The number of mortgages for house purchase in May reached the highest level in almost three years, the latest figures from UK Finance have shown.
Approvals for house purchase were close to 50,000 in May, an increase of 9.1 per cent compared to a year earlier and the highest level since June 2016.
But remortgage numbers dropped back by 3.7 per cent to 30,579 in May compared to the same time last year.
Gross lending was £21.9bn, down by 0.4 per cent on May 2018.
Phoebus Software sales and marketing director Richard Pike says: “It appears the market is moving again despite the ongoing political turmoil in the UK.”
But he warns that the industry must keep a close eye on credit card spending, which was up by 5.6 per cent to £11.3bn in May.
Pike questions whether borrowers may be using credit cards to help keep up repayments on other debts.
He says: “We must not only consider levels of debt but future affordability if credit card spending keeps increasing.”

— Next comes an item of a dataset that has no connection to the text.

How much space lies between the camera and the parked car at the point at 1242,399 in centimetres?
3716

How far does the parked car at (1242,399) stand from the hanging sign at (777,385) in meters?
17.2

Just Mortgages and Spicerhaart national operations director John Phillips says: “We knew there had to be a change at some point, as all those people who had been delaying buying because if Brexit would eventually decide to make a move, and now we can see that change has happened, with home purchase approvals at their highest level since June 2016, which is just after the referendum.
“And I hate to say it, but I think this is about Brexit.
“The deadline for leaving Europe has already been delayed until October 31, and in all likelihood – thanks to a change in Prime Minister between now and then – will be delayed again.
“House prices are relatively steady, rates are still low and incentives like Help to Buy are still in place, so now is a good time to buy.
“Plus, of course, home purchase always spikes over the summer so I think we will see levels rise further going into the next few months.”
SPF Private Clients chief executive Mark Harris says: ‘The increase in mortgages for home purchase, rising to the highest level in three years, is hugely encouraging when you consider the political uncertainty which is causing many people to put decisions to move on hold.
“It suggests a much more resilient market than one might expect, and once a decision is made over Brexit, one way or another, we are likely to see a further uptick in transactions as pent-up demand is released.”